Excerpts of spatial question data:

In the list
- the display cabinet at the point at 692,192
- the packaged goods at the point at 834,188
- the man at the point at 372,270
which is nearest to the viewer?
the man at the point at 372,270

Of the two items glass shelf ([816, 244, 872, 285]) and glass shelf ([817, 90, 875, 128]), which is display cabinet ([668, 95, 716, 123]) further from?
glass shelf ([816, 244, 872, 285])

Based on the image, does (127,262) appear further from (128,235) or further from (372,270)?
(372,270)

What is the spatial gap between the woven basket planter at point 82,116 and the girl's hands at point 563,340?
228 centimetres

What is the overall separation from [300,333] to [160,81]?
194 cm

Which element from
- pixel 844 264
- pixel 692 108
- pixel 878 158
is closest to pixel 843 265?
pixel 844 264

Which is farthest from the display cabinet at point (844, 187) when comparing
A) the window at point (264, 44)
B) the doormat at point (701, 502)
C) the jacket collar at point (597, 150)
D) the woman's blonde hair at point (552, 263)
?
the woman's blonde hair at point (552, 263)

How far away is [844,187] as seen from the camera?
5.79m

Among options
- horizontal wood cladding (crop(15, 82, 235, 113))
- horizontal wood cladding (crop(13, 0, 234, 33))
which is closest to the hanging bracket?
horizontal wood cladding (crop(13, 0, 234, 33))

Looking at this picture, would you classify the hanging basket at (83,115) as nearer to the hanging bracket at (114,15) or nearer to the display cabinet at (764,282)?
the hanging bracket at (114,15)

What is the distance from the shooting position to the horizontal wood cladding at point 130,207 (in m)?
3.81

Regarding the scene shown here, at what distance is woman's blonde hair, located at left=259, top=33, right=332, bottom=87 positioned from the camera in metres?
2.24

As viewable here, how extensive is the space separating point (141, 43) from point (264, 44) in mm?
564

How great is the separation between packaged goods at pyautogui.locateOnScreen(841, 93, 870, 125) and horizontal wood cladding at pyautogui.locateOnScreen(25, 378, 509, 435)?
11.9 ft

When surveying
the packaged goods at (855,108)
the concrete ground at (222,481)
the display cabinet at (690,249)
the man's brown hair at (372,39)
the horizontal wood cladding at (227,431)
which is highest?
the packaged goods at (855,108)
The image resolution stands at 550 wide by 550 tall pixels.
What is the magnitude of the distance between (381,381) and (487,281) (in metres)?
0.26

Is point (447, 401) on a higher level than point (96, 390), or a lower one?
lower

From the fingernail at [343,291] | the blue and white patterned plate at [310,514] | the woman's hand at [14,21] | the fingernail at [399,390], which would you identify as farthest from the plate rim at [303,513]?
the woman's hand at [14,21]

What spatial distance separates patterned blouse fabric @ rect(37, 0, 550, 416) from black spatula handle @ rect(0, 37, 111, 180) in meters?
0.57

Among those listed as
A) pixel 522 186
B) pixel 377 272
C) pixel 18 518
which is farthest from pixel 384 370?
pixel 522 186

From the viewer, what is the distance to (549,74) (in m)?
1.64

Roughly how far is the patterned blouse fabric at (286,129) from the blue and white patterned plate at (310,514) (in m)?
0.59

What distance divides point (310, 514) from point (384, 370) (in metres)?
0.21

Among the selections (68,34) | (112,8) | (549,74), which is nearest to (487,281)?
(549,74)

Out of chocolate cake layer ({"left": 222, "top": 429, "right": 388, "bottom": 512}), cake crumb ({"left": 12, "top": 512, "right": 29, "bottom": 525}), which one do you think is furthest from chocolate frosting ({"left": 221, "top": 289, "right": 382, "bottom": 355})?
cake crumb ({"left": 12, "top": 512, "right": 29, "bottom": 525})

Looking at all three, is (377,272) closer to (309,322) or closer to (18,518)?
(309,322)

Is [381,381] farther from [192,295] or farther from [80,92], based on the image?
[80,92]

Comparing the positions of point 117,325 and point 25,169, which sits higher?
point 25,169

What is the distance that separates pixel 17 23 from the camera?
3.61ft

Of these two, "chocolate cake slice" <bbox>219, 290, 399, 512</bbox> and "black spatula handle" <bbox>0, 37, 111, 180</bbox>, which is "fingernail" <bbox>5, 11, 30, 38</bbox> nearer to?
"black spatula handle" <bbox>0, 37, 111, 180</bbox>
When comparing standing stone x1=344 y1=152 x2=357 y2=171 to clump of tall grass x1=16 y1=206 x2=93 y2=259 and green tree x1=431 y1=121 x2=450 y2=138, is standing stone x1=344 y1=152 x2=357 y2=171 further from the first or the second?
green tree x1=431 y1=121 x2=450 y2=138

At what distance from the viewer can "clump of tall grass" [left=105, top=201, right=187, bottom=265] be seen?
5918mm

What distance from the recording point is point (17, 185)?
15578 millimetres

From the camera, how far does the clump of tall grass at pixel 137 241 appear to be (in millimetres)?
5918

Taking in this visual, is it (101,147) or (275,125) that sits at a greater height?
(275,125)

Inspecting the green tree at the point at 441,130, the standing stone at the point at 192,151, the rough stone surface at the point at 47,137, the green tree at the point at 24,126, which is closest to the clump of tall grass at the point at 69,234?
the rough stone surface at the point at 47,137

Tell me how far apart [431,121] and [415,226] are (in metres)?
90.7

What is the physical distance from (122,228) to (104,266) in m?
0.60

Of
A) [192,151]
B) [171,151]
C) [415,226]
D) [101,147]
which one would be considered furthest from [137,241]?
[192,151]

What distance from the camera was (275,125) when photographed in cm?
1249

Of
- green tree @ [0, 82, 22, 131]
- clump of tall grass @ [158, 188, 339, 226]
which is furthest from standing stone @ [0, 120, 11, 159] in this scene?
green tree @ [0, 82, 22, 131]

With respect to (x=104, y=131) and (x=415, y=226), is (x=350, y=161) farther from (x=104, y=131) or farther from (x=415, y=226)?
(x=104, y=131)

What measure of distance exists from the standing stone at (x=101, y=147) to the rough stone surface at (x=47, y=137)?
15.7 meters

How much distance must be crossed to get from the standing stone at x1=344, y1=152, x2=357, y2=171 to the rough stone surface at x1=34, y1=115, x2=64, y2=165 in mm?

Short problem: Copy all of the rows above word for word.

Worked answer:
In the list
- the display cabinet at the point at 692,192
- the packaged goods at the point at 834,188
- the man at the point at 372,270
which is nearest to the viewer?
the man at the point at 372,270

Of the two items glass shelf ([816, 244, 872, 285]) and glass shelf ([817, 90, 875, 128]), which is display cabinet ([668, 95, 716, 123]) further from?
glass shelf ([816, 244, 872, 285])

Based on the image, does (127,262) appear further from (128,235) or further from (372,270)?
(372,270)

What is the spatial gap between the woven basket planter at point 82,116 and the girl's hands at point 563,340?
228 centimetres

What is the overall separation from [300,333] to [160,81]?
194 cm

Which element from
- pixel 844 264
- pixel 692 108
- pixel 878 158
is closest to pixel 843 265?
pixel 844 264

Which is farthest from the display cabinet at point (844, 187) when comparing
A) the window at point (264, 44)
B) the doormat at point (701, 502)
C) the jacket collar at point (597, 150)
D) the woman's blonde hair at point (552, 263)
?
the woman's blonde hair at point (552, 263)

How far away is [844,187] as seen from the camera?
5.79m

Among options
- horizontal wood cladding (crop(15, 82, 235, 113))
- horizontal wood cladding (crop(13, 0, 234, 33))
which is closest to the hanging bracket?
horizontal wood cladding (crop(13, 0, 234, 33))

Looking at this picture, would you classify the hanging basket at (83,115) as nearer to the hanging bracket at (114,15) or nearer to the display cabinet at (764,282)?
the hanging bracket at (114,15)

What is the distance from the shooting position to the horizontal wood cladding at point 130,207 (in m)?
3.81

Regarding the scene shown here, at what distance is woman's blonde hair, located at left=259, top=33, right=332, bottom=87 positioned from the camera in metres?
2.24

As viewable here, how extensive is the space separating point (141, 43) from point (264, 44) in mm?
564

How great is the separation between packaged goods at pyautogui.locateOnScreen(841, 93, 870, 125) and horizontal wood cladding at pyautogui.locateOnScreen(25, 378, 509, 435)?
11.9 ft

When surveying
the packaged goods at (855,108)
the concrete ground at (222,481)
the display cabinet at (690,249)
the man's brown hair at (372,39)
the horizontal wood cladding at (227,431)
which is highest?
the packaged goods at (855,108)
The image resolution stands at 550 wide by 550 tall pixels.
What is the magnitude of the distance between (381,381) and (487,281) (in metres)?
0.26

Is point (447, 401) on a higher level than point (96, 390), or a lower one?
lower

From the fingernail at [343,291] | the blue and white patterned plate at [310,514] | the woman's hand at [14,21] | the fingernail at [399,390], which would you identify as farthest from the plate rim at [303,513]?
the woman's hand at [14,21]

What spatial distance separates patterned blouse fabric @ rect(37, 0, 550, 416) from black spatula handle @ rect(0, 37, 111, 180) in meters?
0.57

Among those listed as
A) pixel 522 186
B) pixel 377 272
C) pixel 18 518
which is farthest from pixel 384 370?
pixel 522 186

From the viewer, what is the distance to (549,74) (in m)?
1.64

Roughly how far is the patterned blouse fabric at (286,129) from the blue and white patterned plate at (310,514) (in m)?
0.59

What distance divides point (310, 514) from point (384, 370) (in metres)?
0.21

Among the selections (68,34) | (112,8) | (549,74), which is nearest to (487,281)?
(549,74)

Out of chocolate cake layer ({"left": 222, "top": 429, "right": 388, "bottom": 512}), cake crumb ({"left": 12, "top": 512, "right": 29, "bottom": 525}), which one do you think is furthest from chocolate frosting ({"left": 221, "top": 289, "right": 382, "bottom": 355})?
cake crumb ({"left": 12, "top": 512, "right": 29, "bottom": 525})

Looking at all three, is (377,272) closer to (309,322) or closer to (18,518)?
(309,322)

Is [381,381] farther from [192,295] or farther from [80,92], based on the image?
[80,92]

Comparing the positions of point 117,325 and point 25,169, which sits higher?
point 25,169

What is the distance that separates pixel 17 23 from the camera?
3.61ft

Of these two, "chocolate cake slice" <bbox>219, 290, 399, 512</bbox> and "black spatula handle" <bbox>0, 37, 111, 180</bbox>, which is "fingernail" <bbox>5, 11, 30, 38</bbox> nearer to?
"black spatula handle" <bbox>0, 37, 111, 180</bbox>
When comparing standing stone x1=344 y1=152 x2=357 y2=171 to clump of tall grass x1=16 y1=206 x2=93 y2=259 and green tree x1=431 y1=121 x2=450 y2=138, is standing stone x1=344 y1=152 x2=357 y2=171 further from the first or the second?
green tree x1=431 y1=121 x2=450 y2=138

At what distance from the viewer can "clump of tall grass" [left=105, top=201, right=187, bottom=265] be seen?
5918mm

What distance from the recording point is point (17, 185)?
15578 millimetres

From the camera, how far does the clump of tall grass at pixel 137 241 appear to be (in millimetres)?
5918

Taking in this visual, is it (101,147) or (275,125) that sits at a greater height?
(275,125)

Inspecting the green tree at the point at 441,130, the standing stone at the point at 192,151, the rough stone surface at the point at 47,137, the green tree at the point at 24,126, which is closest to the clump of tall grass at the point at 69,234?
the rough stone surface at the point at 47,137

Tell me how far apart [431,121] and [415,226] are (in metres)?
90.7

What is the physical distance from (122,228) to (104,266) in m?
0.60

Of
A) [192,151]
B) [171,151]
C) [415,226]
D) [101,147]
which one would be considered furthest from [137,241]?
[192,151]

What distance from the camera was (275,125) when photographed in cm?
1249

Of
- green tree @ [0, 82, 22, 131]
- clump of tall grass @ [158, 188, 339, 226]
which is furthest from standing stone @ [0, 120, 11, 159] in this scene?
green tree @ [0, 82, 22, 131]

With respect to (x=104, y=131) and (x=415, y=226), is (x=350, y=161) farther from (x=104, y=131) or farther from (x=415, y=226)?
(x=104, y=131)

What measure of distance exists from the standing stone at (x=101, y=147) to the rough stone surface at (x=47, y=137)?
15.7 meters

How much distance must be crossed to get from the standing stone at x1=344, y1=152, x2=357, y2=171 to the rough stone surface at x1=34, y1=115, x2=64, y2=165 in mm?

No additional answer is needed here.